Picked this up today for $20 -- I see some good signs here.

What's the best way to make slices 2-3 inches thick, besides carefully? Chainsaw I got. Too wide for my Band Saw.

HJ

CNC machine is salivating !!


----------



## 44260 (Aug 29, 2013)

I guess you don't do any wood turning? I see at least 2 nice looking bowls in that crotch piece on the left side in the front in that photo!!!!!


----------



## 44260 (Aug 29, 2013)

To answer your question the only way I can think of to do it safely would be to let about 6 inches over hang a table (picnic table?) tie it down with a ratchet strap to the table and cut it with your chainsaw.

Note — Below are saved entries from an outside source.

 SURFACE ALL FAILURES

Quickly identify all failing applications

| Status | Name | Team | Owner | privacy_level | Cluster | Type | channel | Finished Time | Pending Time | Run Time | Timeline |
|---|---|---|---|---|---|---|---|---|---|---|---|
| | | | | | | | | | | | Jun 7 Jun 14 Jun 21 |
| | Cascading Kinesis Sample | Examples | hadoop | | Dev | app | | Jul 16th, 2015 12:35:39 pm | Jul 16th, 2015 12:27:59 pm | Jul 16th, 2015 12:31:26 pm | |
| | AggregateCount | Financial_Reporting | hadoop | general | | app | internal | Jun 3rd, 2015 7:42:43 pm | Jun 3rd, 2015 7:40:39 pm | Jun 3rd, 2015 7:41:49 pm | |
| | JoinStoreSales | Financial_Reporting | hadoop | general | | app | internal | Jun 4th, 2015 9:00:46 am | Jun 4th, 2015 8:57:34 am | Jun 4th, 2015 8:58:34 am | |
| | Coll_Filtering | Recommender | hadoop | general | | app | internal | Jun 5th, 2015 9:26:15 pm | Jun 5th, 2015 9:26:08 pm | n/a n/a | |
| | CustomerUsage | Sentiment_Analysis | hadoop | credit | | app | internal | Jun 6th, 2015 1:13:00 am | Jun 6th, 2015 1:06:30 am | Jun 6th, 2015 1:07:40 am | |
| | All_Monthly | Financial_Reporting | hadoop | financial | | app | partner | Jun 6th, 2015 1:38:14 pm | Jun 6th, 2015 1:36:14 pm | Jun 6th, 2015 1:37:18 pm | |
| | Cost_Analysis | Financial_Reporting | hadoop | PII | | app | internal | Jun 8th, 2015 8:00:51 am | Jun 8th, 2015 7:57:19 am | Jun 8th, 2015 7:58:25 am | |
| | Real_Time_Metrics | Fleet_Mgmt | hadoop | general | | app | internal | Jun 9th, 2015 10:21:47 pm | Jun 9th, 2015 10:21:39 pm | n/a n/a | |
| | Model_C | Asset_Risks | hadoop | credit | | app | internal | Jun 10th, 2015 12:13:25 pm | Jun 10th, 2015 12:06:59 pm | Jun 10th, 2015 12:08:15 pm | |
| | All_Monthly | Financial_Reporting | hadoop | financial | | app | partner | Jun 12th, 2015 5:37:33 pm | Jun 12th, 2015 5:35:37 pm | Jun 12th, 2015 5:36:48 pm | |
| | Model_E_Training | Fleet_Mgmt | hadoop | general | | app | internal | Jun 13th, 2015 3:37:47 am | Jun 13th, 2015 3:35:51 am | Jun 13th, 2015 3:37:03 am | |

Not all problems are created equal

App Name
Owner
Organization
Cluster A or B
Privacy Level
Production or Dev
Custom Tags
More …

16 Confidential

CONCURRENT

I'm not sure what to when you get to the end of the log though.

If you know someone that has a bandsaw with a 12" resaw capacity, that would another way to go.


----------



## Hammer1 (Aug 1, 2010)

Do you mean round disks off the stumps? I'd use a handsaw, there are several types that would be easy, frame saws, bow saws, Japanese timber saws, traditional bow and crosscut saws, whatever you have or are willing to buy. 
http://www.highlandwoodworking.com/one-mancrosscutlogsaw.aspx


----------



## honesttjohn (Jan 27, 2015)

That's what I'm trying to do, Hammer. 

Are the handsaws better than trying to use the ole Stihl? Probably a little more accurate.

HJ

Ready to put Mama on the other end if needbe.


----------



## ETWW (Mar 27, 2011)

I would use the chainsaw to cut cookies from those short logs.

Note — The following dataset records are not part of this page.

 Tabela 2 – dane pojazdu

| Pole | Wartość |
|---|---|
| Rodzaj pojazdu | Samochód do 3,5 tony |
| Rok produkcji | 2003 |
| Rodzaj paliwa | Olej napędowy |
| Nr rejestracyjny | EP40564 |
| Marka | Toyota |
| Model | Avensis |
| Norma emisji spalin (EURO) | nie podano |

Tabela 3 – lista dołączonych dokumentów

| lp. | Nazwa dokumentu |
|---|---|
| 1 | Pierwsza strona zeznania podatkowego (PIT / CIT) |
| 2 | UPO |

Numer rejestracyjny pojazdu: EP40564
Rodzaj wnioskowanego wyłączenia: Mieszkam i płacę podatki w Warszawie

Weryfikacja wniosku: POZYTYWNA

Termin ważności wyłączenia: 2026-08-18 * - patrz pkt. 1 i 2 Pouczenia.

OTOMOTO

You do realize that they will crack, don't you?


----------



## honesttjohn (Jan 27, 2015)

The cracking is what I'm afraid of. Doing them lengthwise is the other way to go.

Got to see how long the chainsaw blade is.

HJ


----------



## ETWW (Mar 27, 2011)

Check out the following link for how to slice the logs lengthwise.

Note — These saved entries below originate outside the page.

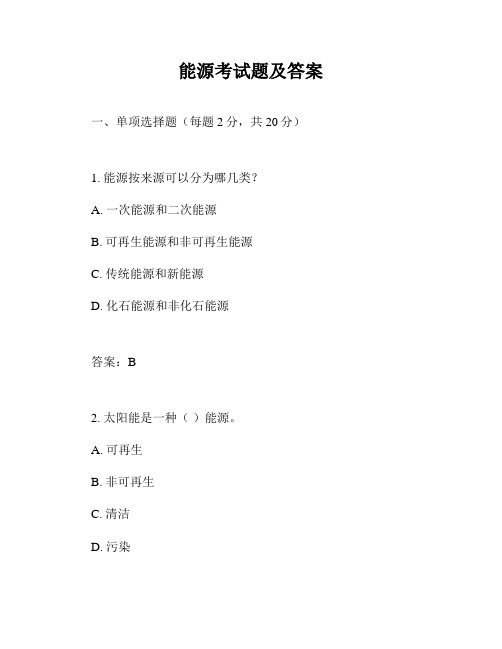 能源考试题及答案

一、单项选择题（每题 2 分，共 20 分）

1. 能源按来源可以分为哪几类？

A. 一次能源和二次能源

B. 可再生能源和非可再生能源

C. 传统能源和新能源

D. 化石能源和非化石能源

答案：B

2. 太阳能是一种（ ）能源。

A. 可再生

B. 非可再生

C. 清洁

D. 污染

http://wonderfulwood.com/sawing-a-log-for-bowls/


----------



## Tennessee Tim (Dec 15, 2010)

Thanks ETWW. I enjoyed that journey!!


----------



## honesttjohn (Jan 27, 2015)

Tim,

What's your opinion? Sliced crossways or lengthways? Gonna probably carve address signs or something "in the rough" - - whatever a customer wants .

HJ


----------



## Tennessee Tim (Dec 15, 2010)

John, you answered your own question.....for signs and boardage it's lengthwise...cross grain doesn't hold up good for boards. The flair in my opinion will be great for turning stock, it will have compressed/burly grain in the flairs...beautiful bowl material.


----------



## cuerodoc (Jan 27, 2012)

For logs--I cut them lengthwise--makes for stronger bowls---It's me I guess, I don't enjoy turning endgrain like what you'd have if you made cookies. The thickness is depending on what I want--platters/plates 2-3 inches, bowl and the like 3-8 inches thick. Just my 0.02.


----------



## honesttjohn (Jan 27, 2015)

Looks like lengthwise it's going to be. Rich Eberling is supposed to be making a lumber run my way this week sometime. After he gives me my order I'm gonna see if I can him to take them back and put em on the saw. Good excuse to make another lumber order.

If not, I get to get the Stihl out and make a fool out of myself.

HJ

Method to his madness


----------